#### DATASET EXTRACT ####

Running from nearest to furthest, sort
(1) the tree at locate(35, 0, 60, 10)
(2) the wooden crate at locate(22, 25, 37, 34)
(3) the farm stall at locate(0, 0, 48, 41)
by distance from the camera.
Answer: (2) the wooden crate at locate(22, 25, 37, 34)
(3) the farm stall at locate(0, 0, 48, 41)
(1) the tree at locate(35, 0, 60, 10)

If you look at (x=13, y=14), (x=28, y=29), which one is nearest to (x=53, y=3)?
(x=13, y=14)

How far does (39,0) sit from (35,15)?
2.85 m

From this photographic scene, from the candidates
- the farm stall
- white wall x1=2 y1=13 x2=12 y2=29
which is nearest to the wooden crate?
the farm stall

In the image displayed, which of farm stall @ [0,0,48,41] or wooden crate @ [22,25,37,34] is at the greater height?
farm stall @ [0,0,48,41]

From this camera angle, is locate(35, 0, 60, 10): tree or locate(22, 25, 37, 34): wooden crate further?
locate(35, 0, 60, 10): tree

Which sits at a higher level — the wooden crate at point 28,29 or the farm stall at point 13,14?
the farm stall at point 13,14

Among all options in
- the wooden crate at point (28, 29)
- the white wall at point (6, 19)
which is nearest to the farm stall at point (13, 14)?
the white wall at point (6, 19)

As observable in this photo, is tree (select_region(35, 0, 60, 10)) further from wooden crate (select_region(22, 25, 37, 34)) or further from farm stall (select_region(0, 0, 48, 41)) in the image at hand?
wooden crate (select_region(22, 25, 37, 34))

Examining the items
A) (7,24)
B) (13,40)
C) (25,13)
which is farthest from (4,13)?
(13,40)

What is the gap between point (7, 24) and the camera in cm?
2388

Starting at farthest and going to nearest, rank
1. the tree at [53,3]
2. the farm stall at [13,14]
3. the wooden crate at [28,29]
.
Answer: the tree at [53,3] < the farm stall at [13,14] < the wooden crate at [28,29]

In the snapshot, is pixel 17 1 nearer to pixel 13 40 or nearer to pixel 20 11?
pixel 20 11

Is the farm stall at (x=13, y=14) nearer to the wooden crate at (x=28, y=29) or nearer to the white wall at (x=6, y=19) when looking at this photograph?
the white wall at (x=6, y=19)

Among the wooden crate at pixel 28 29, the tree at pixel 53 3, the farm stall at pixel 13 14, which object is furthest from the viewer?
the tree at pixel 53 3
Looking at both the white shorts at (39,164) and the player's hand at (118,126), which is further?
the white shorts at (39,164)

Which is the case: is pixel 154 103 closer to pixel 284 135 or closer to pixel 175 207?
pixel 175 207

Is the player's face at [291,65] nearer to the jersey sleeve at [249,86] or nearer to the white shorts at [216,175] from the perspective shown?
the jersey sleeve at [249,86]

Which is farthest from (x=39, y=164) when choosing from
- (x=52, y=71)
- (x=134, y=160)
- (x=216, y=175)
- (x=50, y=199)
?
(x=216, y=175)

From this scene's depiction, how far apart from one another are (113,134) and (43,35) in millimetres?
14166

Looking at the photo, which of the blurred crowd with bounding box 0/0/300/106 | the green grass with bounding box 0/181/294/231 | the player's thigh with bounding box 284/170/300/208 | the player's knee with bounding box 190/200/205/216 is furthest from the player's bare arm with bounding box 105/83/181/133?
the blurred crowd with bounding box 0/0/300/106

####

Please reproduce word for word the lines above, from the line containing "Which is the" through the last line.

• CORRECT RESULT:
Which is the case: is pixel 154 103 closer to pixel 284 135 or closer to pixel 175 207?
pixel 175 207

Is the player's face at [291,65] nearer to the jersey sleeve at [249,86] or nearer to the white shorts at [216,175] from the perspective shown?
the jersey sleeve at [249,86]

Which is farthest from (x=39, y=164) when choosing from
- (x=52, y=71)
- (x=134, y=160)
- (x=216, y=175)
- (x=50, y=199)
?
(x=216, y=175)

From this scene's depiction, how far apart from one another are (113,134) and (43,35) in millimetres?
14166

Looking at the photo, which of the blurred crowd with bounding box 0/0/300/106 | the green grass with bounding box 0/181/294/231 | the player's thigh with bounding box 284/170/300/208 | the player's knee with bounding box 190/200/205/216 is furthest from the player's bare arm with bounding box 105/83/181/133?
the blurred crowd with bounding box 0/0/300/106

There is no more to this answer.